А еще ее личность подвигала других искать ее дружбы. Более того, ради этого сближения ты с готовностью погружался в самого себя, пытаясь вспомнить, куда ты спрятал свою способность дружить и есть ли у тебя в принципе эта самая способность. Это был ее язык общения, и — в точности как сидящие в одиночках заключенные учатся перестукиваться на новом для себя языке, со своим особенным алфавитом и грамматикой, — мама учила других на нем говорить. Бывало, мои друзья уже через час после знакомства с нею напрочь забывали, что она их не слышит, и понимали все, что она им говорила, — хотя не разумели ни слова по-французски, а уж тем более из уст человека глухого. Я пытался вмешаться в разговор и перевести ею сказанное на более понятный язык.
— Да мы уже поняли, — отвечали друзья.
— Я тоже все прекрасно понимаю, — добавляла мать, ясно давая понять: «Оставь нас в покое и не встревай. У нас и так все хорошо».
Это я ничего не понимал.
Как-то раз, несколько лет назад, я, бегая трусцой в особенно холодный день, заглянул к маме — согреться, перевести дух, а заодно проведать, как она поживает. Она в это время смотрела телевизор. Я сел рядом с ней и принялся объяснять, что у меня не получится прийти вечером на ужин, потому что собираюсь встретиться с друзьями, но могу заглянуть к ней на следующий день — выпить нашего излюбленного скотча и вместе поужинать. Маме эта мысль понравилась. И что бы мне хотелось, чтобы она приготовила? Я предложил сделать запеканку из макарон с похрустывающей сырной корочкой. Мама сочла это отличной идеей.
Я забыл тогда снять с лица балаклаву, и на протяжении всего разговора мои губы были закрыты. Мама слушала меня, следя лишь за движением бровей.

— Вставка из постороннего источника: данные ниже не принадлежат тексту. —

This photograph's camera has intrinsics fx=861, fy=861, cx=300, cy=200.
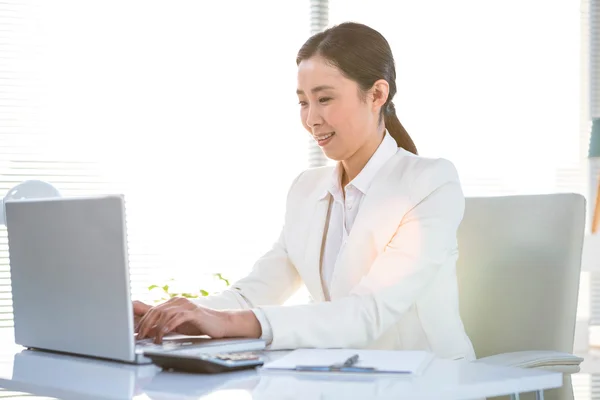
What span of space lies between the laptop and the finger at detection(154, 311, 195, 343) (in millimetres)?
22

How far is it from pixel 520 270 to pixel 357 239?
470 mm

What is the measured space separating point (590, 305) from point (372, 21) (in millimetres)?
1709

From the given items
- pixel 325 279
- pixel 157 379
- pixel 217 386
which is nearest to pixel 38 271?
pixel 157 379

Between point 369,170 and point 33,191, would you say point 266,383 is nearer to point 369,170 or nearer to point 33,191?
point 369,170

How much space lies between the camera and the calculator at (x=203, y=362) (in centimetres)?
132

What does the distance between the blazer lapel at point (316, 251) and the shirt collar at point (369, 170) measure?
42 millimetres

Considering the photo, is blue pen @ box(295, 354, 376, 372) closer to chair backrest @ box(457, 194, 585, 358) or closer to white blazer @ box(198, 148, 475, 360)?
white blazer @ box(198, 148, 475, 360)

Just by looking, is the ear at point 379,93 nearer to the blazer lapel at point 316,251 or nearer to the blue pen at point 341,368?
the blazer lapel at point 316,251

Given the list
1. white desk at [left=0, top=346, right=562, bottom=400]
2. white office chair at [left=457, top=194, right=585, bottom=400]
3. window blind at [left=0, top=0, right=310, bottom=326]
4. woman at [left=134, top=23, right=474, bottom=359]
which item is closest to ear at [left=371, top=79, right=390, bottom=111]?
woman at [left=134, top=23, right=474, bottom=359]

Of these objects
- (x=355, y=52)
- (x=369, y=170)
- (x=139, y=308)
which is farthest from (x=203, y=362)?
(x=355, y=52)

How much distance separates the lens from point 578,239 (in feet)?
6.95

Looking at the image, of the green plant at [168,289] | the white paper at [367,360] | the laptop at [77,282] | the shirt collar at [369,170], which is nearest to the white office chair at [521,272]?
the shirt collar at [369,170]

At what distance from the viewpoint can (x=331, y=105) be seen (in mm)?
2066

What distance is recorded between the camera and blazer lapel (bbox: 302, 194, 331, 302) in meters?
2.08
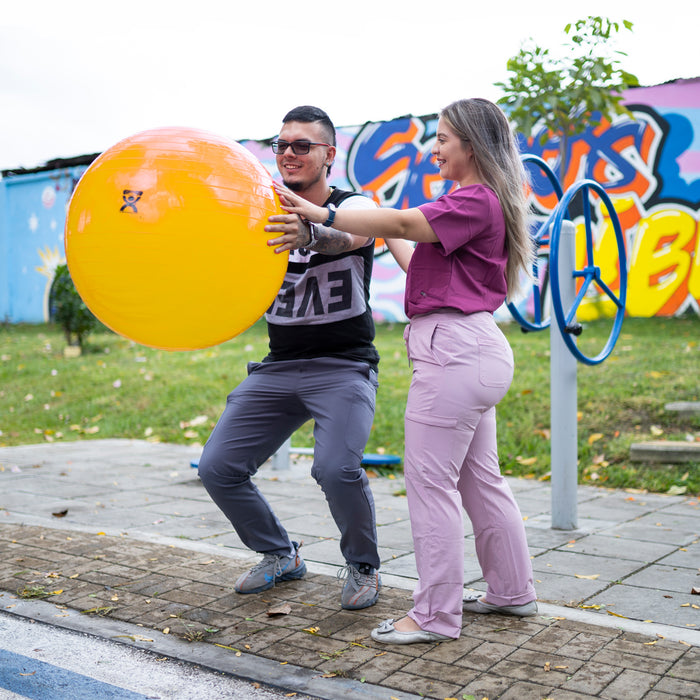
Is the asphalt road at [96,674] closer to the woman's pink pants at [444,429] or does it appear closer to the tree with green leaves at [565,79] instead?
the woman's pink pants at [444,429]

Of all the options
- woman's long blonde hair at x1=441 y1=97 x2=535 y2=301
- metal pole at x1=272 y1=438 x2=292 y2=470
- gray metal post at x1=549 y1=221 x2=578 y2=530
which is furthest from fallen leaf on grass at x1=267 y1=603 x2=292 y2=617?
metal pole at x1=272 y1=438 x2=292 y2=470

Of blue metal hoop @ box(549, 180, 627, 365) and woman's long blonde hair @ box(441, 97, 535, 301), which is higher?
woman's long blonde hair @ box(441, 97, 535, 301)

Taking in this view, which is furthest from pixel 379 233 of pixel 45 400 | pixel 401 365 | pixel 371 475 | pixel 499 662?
pixel 45 400

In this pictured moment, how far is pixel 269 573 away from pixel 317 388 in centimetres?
91

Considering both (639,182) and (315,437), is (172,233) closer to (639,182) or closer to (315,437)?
(315,437)

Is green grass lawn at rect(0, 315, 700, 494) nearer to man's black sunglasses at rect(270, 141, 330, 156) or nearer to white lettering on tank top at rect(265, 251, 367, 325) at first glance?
white lettering on tank top at rect(265, 251, 367, 325)

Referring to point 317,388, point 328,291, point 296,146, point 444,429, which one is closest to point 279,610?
point 317,388

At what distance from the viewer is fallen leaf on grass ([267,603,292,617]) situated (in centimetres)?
357

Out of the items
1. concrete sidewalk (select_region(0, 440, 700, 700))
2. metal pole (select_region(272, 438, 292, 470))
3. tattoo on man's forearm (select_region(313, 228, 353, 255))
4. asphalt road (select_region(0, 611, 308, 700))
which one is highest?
tattoo on man's forearm (select_region(313, 228, 353, 255))

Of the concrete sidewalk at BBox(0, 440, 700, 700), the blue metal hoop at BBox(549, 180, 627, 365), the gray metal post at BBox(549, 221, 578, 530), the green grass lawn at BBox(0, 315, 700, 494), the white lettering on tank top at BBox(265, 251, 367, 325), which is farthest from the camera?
the green grass lawn at BBox(0, 315, 700, 494)

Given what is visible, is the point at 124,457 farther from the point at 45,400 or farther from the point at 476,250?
the point at 476,250

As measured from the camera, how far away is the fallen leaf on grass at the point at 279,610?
357cm

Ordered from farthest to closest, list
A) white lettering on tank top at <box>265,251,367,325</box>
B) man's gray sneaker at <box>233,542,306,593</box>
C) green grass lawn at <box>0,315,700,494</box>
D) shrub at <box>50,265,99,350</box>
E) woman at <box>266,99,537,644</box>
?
shrub at <box>50,265,99,350</box> < green grass lawn at <box>0,315,700,494</box> < man's gray sneaker at <box>233,542,306,593</box> < white lettering on tank top at <box>265,251,367,325</box> < woman at <box>266,99,537,644</box>

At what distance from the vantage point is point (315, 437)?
3627mm
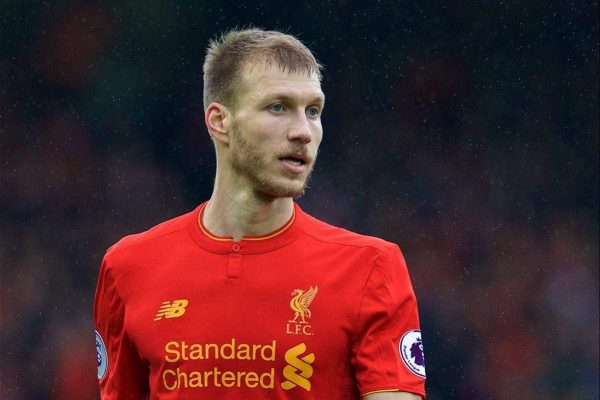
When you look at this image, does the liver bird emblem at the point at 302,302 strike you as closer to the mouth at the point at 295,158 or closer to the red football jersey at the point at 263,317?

В том новом мире, в котором моя матушка окончила свои дни, любой человек имел право на всеобщее уважение. Он имел равные с другими права, возможность жить с достоинством и в полной безопасности. Ей этот мир нравился гораздо больше, нежели Старый Свет. Однако он все-таки не был ее домом. Только теперь, когда я размышляю о языке, который Шекспир, скорее всего, назвал бы «неподатливым», я понимаю, что тоскую по его непосредственности, его тактильности, пришедшей из другой эпохи, когда главным связующим звеном было лицо, а не слова. И этим языком я обязан не книгам, что я читал или по которым учился, а матери, которая не слишком доверяла словам и не имела для них достаточного таланта или терпения.